##### 原始文档 #####

个人信息权利中的可转移权 | Fieldfisher
Skip to main content
Insight

个人信息权利中的可转移权

德昊 张
2022/11/1

Locations

斐石中国

《个人信息保护法》第45条中规定了个人在个人信息处理活动中享有查询、复制其个人信息以及要求个人信息处理者转移其个人信息至其指定的个人信息处理者处的权利。这个要求个人信息处理者转移其个人信息至其指定的个人信息处理者处的权利,即本文中的“可转移权”。然而《个人信息保护法》线条很粗,所以导致这一权利行使所基本的条件没有明确出来,使得这个权利要不然形同虚设,或者就发生权利滥用。笔者在实践中真的遇到了这个问题,但是确实由于法律太过初期,导致这个问题需要在摸索和实践中进一步解决。

欧盟的
 
这个权利很难不让人联想欧盟GDPR中的“Right to data portability”,这个权利在中国一般被翻译为“可携权”,本文中沿用这一翻译,以区别中国《个人信息保护法》中的可转移权。
 
欧盟的可携权是指数据主体有权以结构化、通用和可机读的格式,接收其提供给控制者的有关于其的个人数据,并有权将这些数据传输给另一个控制者,而不受向其提供个人数据的控制者的阻碍。
 
可携权并不是无限权利,这一权利需要建立在:
1.处理活动的合法性基础是在同意或为履行合同所必须;其他合法性基础下的处理活动其实并不能产生可携权的行使基础。
2.处理活动是通过自动化方式进行的。
 
GDPR又在下方更明确的规定,这一权利不适用于为公共利益或行使授予控制者的官方权力而执行任务所需的处理。

##### 已给条目 #####

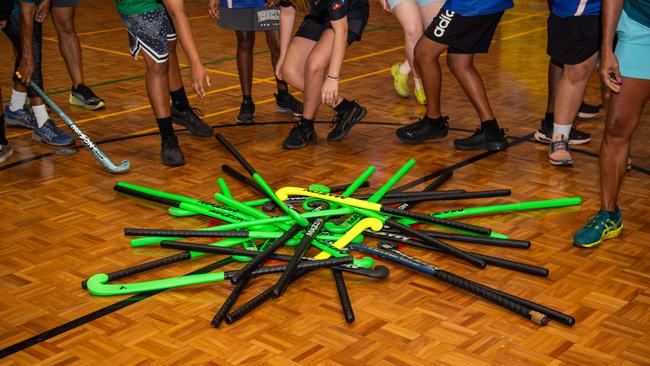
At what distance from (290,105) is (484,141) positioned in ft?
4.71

#####
##### 已给条目 #####

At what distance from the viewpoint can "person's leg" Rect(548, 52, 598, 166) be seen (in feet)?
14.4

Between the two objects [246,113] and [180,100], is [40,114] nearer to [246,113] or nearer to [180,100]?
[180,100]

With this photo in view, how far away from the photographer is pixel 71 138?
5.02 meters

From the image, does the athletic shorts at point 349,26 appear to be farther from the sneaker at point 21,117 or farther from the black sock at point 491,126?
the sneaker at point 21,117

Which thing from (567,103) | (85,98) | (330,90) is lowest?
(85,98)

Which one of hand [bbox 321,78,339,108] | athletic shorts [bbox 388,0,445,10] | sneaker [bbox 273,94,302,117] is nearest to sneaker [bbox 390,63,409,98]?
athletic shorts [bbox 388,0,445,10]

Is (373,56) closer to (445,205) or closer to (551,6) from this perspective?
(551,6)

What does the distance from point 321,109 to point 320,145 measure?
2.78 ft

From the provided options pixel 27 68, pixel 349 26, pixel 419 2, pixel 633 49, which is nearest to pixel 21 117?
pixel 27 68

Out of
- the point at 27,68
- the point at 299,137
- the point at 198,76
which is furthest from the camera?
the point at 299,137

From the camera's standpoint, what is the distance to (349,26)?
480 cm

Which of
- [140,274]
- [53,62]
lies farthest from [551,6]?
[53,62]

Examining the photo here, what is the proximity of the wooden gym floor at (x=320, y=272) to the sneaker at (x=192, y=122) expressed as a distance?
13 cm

#####

* [待办事项]:
a – 把条目中从含有“Between the two”的那一行起、到含有“5.02 meters”的那一行止（两行都算在内）重新写出，只将“photographer”换成“camera”，其余保持不变。
b – 从最后一句之后续写这篇关于个人信息可转移权的文章。
前面的文章与条目是彼此独立的两份材料。

* [逐项结果]:
a –
Between the two objects [246,113] and [180,100], is [40,114] nearer to [246,113] or nearer to [180,100]?
[180,100]

With this photo in view, how far away from the camera is pixel 71 138?
5.02 meters

b –
GDPR Recital 68 进一步明确了这一权利的适用:
1.为了进一步加强对其自身数据的控制,如果个人数据的处理是通过自动化方式进行的,则还应允许数据主体接收其以结构化、常用、机器可读和互操作的格式提供给控制者的个人数据,并将其传输给另一个控制者。应鼓励数据控制器开发支持数据可移植性的互操作格式。换句话说,如果不是以自动化方式开展的,其实这一权利很难在技术上实现。
 
2.如果数据主体根据其同意提供了个人数据,或者履行合同需要进行处理,则该权利适用。如果处理是基于除同意或合同以外的法律依据,则这一权利不应适用。
 
3.就其性质而言,数据主体不应对在履行公共职责过程中处理个人数据的控制人行使该权利。因此,如果个人数据的处理是为了遵守控制者承担的法律义务,或为了执行公共利益或行使授予控制者的官方权力而执行的任务所必需的,则这一权利不应适用。
 
4.数据主体传输或接收有关其个人数据的权利不应构成控制者采用或维护处理系统技术兼容的义务。
 
5.如果某组个人数据涉及多个数据主体,则根据GDPR,接收个人数据的权利不应损害其他数据主体的权利和自由。
 
6.此外,该权利不应损害数据主体获得删除个人数据的权利以及本条例规定的该权利的限制,尤其是,不意味着删除他或她为履行合同而提供的关于数据主体的个人数据,只要这些个人数据是履行合同所必需的。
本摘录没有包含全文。